I was not impressed with _Turco_ when I first encountered it. Of course way back then the Callas version was the only show in town. I was troubled not only by Callas, about whom I knew nothing at the time, but it seemed inferior to both _Barbiere_ and _Italiana. _ (I had not yet heard _Cenerentola_ and I was not overwhelmed by that either on first hearing.) Well over time I came to appreciate it a bit more and eventually even came to appreciate the soprano with the strange sounding voice who so troubled me. The rest as they say is history.


----------



## Pugg (Aug 8, 2014)

After spinning them both yesterday I decided I like them both, very small preference towards L'italiana in Algeri , just by a fingernail.


----------



## Annied (Apr 27, 2017)

SimonTemplar said:


> How do you cope with Handel?


I don't I'm afraid.


----------



## DavidA (Dec 14, 2012)

Love them both................


----------



## Rossiniano (Jul 28, 2017)

What makes things work with _Turco_ even when the non Rossini aria for Geronio and the Act Two Finale are both included complete concerns the fact that the two pieces are written in a someowhat older and more conservative style and that's the givevaway. In fact Stendhal who had no clue that the first act aria was not by Rossini referenced it as being in the style of Cimarosa. When Fiorilla returns to her older husband at the end of the opera it almost seems to make sense that the the music should reflect that fact and given the stylistic difference it does. Plus both compositions are not unattractive.
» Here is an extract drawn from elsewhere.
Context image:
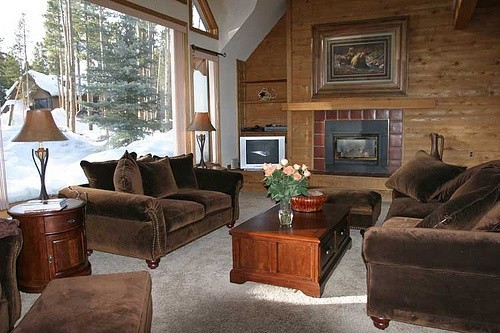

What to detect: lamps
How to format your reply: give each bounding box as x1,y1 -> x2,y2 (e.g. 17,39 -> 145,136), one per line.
185,112 -> 216,168
11,108 -> 69,199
However, some recordings and productions insist on including the little aria del sorbetto for the tenor Albazar that is not exactly a masterpiece. In fact I find it quite dowdy and amateurish and especially regarding an inept modulation that occurs midway through the piece! Plus when included it is back to back with the tenor aria for Narciso and the contrast in styles is quite disconcerting and reveals Rossini's superiority.

Incidentally Vincenzo Lavigna, who might have written these compositions, gave lessons in composition to Verdi later in life. Just an interesting aside!


----------



## Sonata (Aug 7, 2010)

Annied said:


> I don't I'm afraid.


Neither do I....


----------



## Azol (Jan 25, 2015)

I voted "L'italiana" and I do believe it's the best comic opera of Rossini.
Turco however offers the delightful basso buffo duet of Act II, so I wouldn't want to be without this opera as well.


----------



## SixFootScowl (Oct 17, 2011)

Nobody prefers the Turko in Italy?


----------



## Rogerx (Apr 27, 2018)

^^^^^^
More worrying I don't like either of them..................4-18.18%
Who cares?...................3-13.64%


----------



## DavidA (Dec 14, 2012)

Yeah I like both.


----------



## The Conte (May 31, 2015)

SixFootScowl said:


> Nobody prefers the Turko in Italy?


I do!

I love the first act especially of L'Italiana and the rest of the opera is good, but I find act two is just a continuation of the joke in act one (my isn't she feisty!) There could be more interest included by fleshing out the subplots and there is too much focus on Isabella/Mustafa'. At least in Turco there is the poet character that adds a lot of interest. The gags in the libretto are better in Turco IMO. (The part where a chorus of Fiorillas turn up is a masterstroke!)

On the other hand L'Italiana works better as a more unified whole, it's a classic farce. Turco is a more experimental work and more fragmented. That's just from the libretti, but the same could be said of the music due to Rossini leaving some key passages to another hand.

It might be that I have a preference for Turco because I have seen it a lot (there were very good productions at La Scala and Covent Garden) and got to know it via the Callas and Chailly recordings.

N.


----------



## starthrower (Dec 11, 2010)

What are the recommended stereo recordings for these two?


----------



## The Conte (May 31, 2015)

starthrower said:


> What are the recommended stereo recordings for these two?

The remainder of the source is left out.